§ **REQUIRED TASK**
Count the lines in the items below that contain the word "above", and give only that number.

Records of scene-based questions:
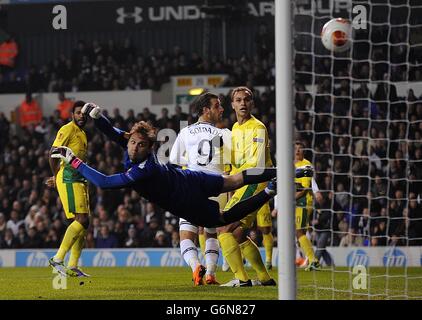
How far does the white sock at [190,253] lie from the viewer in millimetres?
10297

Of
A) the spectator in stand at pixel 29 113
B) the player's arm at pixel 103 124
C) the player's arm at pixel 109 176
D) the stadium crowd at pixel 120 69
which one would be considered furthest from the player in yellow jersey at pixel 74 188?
the spectator in stand at pixel 29 113

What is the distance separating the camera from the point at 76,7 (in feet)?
78.1

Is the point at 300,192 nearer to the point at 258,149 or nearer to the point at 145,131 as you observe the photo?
the point at 258,149

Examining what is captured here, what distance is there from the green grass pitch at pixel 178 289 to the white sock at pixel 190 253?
0.26m

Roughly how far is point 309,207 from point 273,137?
19.1 ft

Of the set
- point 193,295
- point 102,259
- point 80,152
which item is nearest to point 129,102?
point 102,259

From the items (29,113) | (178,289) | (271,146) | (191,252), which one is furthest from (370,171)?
(29,113)

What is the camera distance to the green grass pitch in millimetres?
9141

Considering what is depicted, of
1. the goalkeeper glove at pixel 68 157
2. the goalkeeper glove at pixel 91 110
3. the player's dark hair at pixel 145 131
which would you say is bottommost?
the goalkeeper glove at pixel 68 157

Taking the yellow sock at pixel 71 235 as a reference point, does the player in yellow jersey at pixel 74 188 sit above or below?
above

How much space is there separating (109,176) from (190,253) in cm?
215

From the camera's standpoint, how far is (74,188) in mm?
11883

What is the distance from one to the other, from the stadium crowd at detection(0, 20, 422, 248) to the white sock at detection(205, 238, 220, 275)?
4.68 metres

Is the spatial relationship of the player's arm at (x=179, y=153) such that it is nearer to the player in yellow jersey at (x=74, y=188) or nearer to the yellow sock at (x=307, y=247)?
the player in yellow jersey at (x=74, y=188)
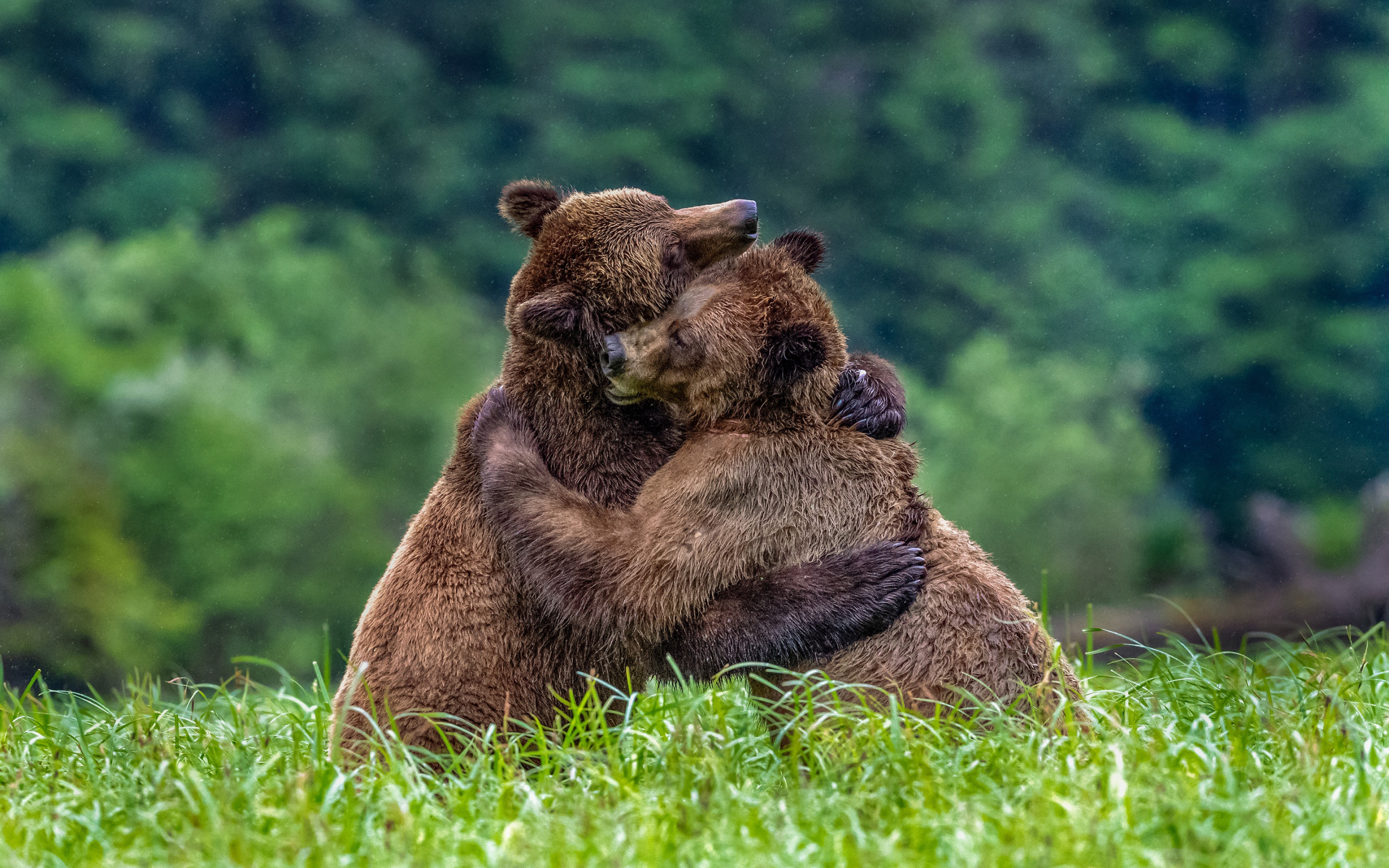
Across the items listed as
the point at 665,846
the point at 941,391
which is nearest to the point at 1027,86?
the point at 941,391

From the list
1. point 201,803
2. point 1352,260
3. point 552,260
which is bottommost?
point 201,803

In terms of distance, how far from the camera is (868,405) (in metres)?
2.81

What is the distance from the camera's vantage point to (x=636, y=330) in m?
2.78

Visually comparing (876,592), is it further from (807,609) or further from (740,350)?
(740,350)

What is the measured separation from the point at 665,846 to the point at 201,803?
911 millimetres

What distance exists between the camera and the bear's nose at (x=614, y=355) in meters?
2.72

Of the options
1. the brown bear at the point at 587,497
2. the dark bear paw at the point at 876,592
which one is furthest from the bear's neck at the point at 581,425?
the dark bear paw at the point at 876,592

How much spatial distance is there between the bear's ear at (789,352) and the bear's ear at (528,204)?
661mm

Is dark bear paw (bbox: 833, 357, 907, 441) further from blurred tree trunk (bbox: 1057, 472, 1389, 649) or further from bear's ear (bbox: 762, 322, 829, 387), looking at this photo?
blurred tree trunk (bbox: 1057, 472, 1389, 649)

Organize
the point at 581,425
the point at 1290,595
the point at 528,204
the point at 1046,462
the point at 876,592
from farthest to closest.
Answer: the point at 1046,462
the point at 1290,595
the point at 528,204
the point at 581,425
the point at 876,592

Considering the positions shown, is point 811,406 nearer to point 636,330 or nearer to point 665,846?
point 636,330

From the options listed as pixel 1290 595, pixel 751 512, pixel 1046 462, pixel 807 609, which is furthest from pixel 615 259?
pixel 1046 462

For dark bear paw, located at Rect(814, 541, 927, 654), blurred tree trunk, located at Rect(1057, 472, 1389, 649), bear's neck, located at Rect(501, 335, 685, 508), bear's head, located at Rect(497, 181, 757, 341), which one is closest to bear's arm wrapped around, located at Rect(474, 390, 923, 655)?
dark bear paw, located at Rect(814, 541, 927, 654)

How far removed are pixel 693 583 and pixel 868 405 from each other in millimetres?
571
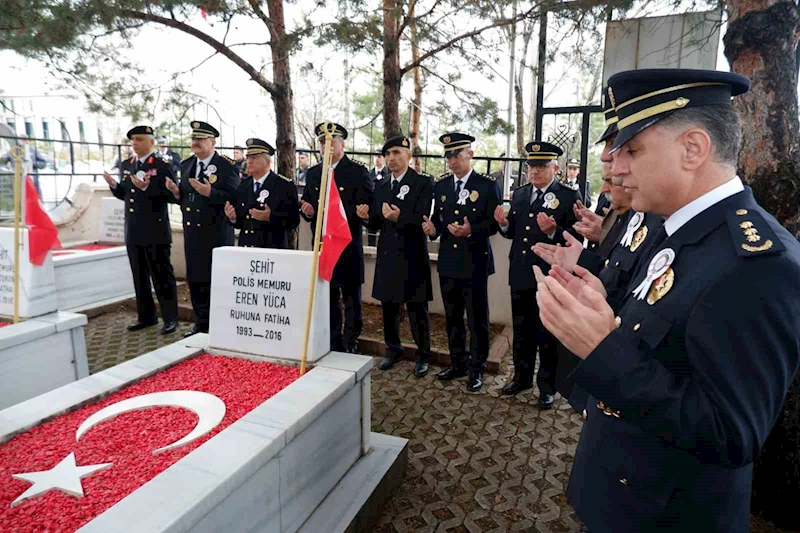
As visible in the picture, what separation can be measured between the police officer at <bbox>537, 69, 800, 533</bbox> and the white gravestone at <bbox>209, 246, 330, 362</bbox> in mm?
1982

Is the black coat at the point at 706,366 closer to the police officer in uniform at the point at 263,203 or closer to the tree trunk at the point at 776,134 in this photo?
the tree trunk at the point at 776,134

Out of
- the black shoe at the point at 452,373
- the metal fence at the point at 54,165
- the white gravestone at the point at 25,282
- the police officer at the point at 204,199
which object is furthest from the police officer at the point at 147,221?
the black shoe at the point at 452,373

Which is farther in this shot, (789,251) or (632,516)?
(632,516)

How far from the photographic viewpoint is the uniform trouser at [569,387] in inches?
66.7

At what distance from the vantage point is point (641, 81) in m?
Answer: 1.26

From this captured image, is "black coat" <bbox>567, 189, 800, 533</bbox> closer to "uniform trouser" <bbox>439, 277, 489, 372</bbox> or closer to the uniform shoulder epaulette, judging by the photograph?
the uniform shoulder epaulette

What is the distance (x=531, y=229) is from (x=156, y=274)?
171 inches

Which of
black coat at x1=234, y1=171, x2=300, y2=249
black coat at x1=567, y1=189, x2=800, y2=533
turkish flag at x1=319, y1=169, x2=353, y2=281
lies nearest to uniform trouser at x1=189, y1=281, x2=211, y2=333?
black coat at x1=234, y1=171, x2=300, y2=249

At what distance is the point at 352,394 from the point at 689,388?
207cm

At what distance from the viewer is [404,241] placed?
188 inches

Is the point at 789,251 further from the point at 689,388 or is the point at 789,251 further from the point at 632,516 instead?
the point at 632,516

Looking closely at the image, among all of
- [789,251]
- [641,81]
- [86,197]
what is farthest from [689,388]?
[86,197]

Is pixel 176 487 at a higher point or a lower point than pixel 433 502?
higher

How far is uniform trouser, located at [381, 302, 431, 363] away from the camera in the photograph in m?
4.89
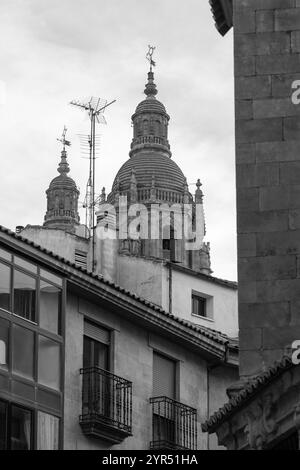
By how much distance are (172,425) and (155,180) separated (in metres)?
108

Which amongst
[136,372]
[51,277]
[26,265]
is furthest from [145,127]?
[26,265]

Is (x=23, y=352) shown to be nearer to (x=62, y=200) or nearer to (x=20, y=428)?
(x=20, y=428)

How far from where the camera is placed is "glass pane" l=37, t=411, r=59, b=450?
1292 inches

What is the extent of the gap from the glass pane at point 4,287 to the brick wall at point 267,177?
5.00m

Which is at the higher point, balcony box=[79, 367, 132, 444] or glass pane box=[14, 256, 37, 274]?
glass pane box=[14, 256, 37, 274]

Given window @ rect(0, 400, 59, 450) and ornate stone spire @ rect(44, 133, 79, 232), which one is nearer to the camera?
window @ rect(0, 400, 59, 450)

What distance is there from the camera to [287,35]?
32281 millimetres

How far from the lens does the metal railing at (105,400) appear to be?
116ft

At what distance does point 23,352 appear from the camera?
32750 millimetres

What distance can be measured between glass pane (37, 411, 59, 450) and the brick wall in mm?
4964

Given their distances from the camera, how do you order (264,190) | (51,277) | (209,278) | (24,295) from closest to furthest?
(264,190), (24,295), (51,277), (209,278)

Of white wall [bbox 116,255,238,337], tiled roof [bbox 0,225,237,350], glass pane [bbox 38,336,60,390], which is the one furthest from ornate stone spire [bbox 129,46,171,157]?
glass pane [bbox 38,336,60,390]

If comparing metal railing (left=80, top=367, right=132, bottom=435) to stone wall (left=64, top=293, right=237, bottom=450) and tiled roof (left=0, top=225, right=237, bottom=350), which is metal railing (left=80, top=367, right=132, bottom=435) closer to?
stone wall (left=64, top=293, right=237, bottom=450)
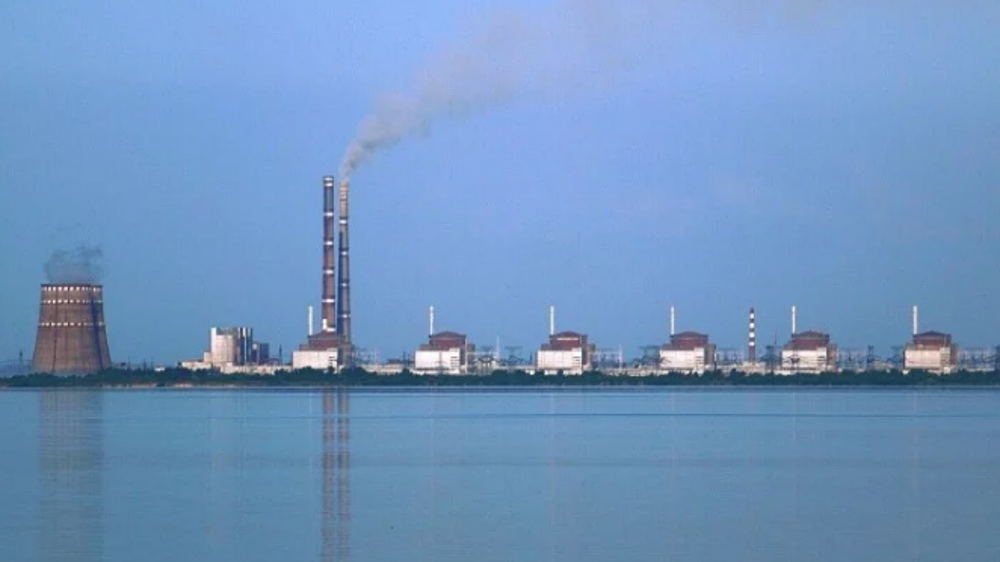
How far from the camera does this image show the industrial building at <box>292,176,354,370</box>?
73625 millimetres

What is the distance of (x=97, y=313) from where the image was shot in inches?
3019

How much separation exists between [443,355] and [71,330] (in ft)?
70.3

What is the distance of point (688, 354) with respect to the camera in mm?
93000

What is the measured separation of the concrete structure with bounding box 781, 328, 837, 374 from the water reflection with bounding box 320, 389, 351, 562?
5799 cm

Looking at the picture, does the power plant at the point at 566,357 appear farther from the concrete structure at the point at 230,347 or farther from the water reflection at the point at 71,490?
the water reflection at the point at 71,490

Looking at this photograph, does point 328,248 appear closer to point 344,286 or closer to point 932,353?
point 344,286

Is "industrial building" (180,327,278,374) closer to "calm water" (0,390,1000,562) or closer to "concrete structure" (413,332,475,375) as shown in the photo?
"concrete structure" (413,332,475,375)

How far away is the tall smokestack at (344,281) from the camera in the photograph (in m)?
73.2

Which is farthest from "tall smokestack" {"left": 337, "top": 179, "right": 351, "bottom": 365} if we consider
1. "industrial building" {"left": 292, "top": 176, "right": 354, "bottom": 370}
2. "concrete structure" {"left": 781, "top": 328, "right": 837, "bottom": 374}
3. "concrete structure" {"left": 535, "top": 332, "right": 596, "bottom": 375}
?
"concrete structure" {"left": 781, "top": 328, "right": 837, "bottom": 374}

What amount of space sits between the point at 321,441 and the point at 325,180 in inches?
1747

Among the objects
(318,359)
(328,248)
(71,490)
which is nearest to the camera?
(71,490)

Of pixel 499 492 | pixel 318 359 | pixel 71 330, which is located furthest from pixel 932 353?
pixel 499 492

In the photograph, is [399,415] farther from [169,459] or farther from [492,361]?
[492,361]

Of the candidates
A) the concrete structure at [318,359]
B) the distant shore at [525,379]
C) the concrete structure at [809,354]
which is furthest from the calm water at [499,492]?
the concrete structure at [809,354]
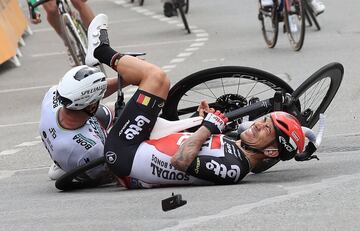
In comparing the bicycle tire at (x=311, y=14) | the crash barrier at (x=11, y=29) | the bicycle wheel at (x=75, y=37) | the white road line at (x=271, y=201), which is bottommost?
the crash barrier at (x=11, y=29)

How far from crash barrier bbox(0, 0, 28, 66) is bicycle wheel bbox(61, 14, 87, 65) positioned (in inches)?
148

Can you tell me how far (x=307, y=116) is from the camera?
742 cm

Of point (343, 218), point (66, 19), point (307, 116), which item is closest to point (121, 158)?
point (307, 116)

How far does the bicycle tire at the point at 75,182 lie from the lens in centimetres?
684

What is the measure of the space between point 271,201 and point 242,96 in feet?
6.65

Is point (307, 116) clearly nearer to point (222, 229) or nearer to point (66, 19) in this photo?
point (222, 229)

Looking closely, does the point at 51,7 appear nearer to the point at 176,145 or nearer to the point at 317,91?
the point at 317,91

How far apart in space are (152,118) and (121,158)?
0.36 metres

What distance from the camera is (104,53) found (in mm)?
7035

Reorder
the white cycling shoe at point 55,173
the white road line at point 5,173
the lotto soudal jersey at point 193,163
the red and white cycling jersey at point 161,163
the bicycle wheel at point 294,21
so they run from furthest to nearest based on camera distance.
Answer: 1. the bicycle wheel at point 294,21
2. the white road line at point 5,173
3. the white cycling shoe at point 55,173
4. the red and white cycling jersey at point 161,163
5. the lotto soudal jersey at point 193,163

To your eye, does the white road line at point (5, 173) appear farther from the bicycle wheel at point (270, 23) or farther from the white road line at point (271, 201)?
the bicycle wheel at point (270, 23)

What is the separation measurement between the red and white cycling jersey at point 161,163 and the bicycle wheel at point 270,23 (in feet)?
25.5

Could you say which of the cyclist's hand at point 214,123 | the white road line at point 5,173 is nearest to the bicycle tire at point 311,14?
the white road line at point 5,173

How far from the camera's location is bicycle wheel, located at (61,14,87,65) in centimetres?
1179
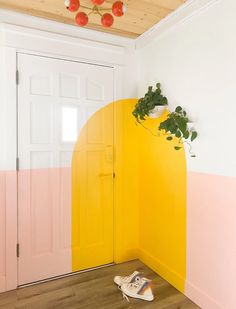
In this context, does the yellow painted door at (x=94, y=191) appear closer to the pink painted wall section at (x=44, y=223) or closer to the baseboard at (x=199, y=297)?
the pink painted wall section at (x=44, y=223)

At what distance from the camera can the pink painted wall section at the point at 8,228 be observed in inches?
82.0

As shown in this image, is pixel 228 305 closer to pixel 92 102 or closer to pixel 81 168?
pixel 81 168

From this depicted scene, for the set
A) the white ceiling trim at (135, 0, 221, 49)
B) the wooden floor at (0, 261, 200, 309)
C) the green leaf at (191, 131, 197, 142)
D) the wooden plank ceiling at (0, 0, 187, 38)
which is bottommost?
the wooden floor at (0, 261, 200, 309)

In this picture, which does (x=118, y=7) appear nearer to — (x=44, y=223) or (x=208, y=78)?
(x=208, y=78)

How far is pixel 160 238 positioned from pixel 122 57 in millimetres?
1874

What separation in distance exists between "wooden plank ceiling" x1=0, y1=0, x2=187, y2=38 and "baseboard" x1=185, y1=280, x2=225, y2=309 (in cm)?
229

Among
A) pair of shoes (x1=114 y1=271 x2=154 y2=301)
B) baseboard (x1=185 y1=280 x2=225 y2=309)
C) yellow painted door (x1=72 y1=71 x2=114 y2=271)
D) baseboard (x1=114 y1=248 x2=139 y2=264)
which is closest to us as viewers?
baseboard (x1=185 y1=280 x2=225 y2=309)

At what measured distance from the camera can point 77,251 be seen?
2.41 m

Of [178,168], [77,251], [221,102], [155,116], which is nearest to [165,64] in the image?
[155,116]

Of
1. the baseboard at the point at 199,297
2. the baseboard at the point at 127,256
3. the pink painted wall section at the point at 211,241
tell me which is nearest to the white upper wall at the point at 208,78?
the pink painted wall section at the point at 211,241

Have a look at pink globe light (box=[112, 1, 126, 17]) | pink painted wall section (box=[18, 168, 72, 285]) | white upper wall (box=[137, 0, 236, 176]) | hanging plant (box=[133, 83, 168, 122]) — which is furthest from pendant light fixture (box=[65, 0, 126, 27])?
pink painted wall section (box=[18, 168, 72, 285])

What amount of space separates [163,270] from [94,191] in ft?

§ **EXPECTED ANSWER**
2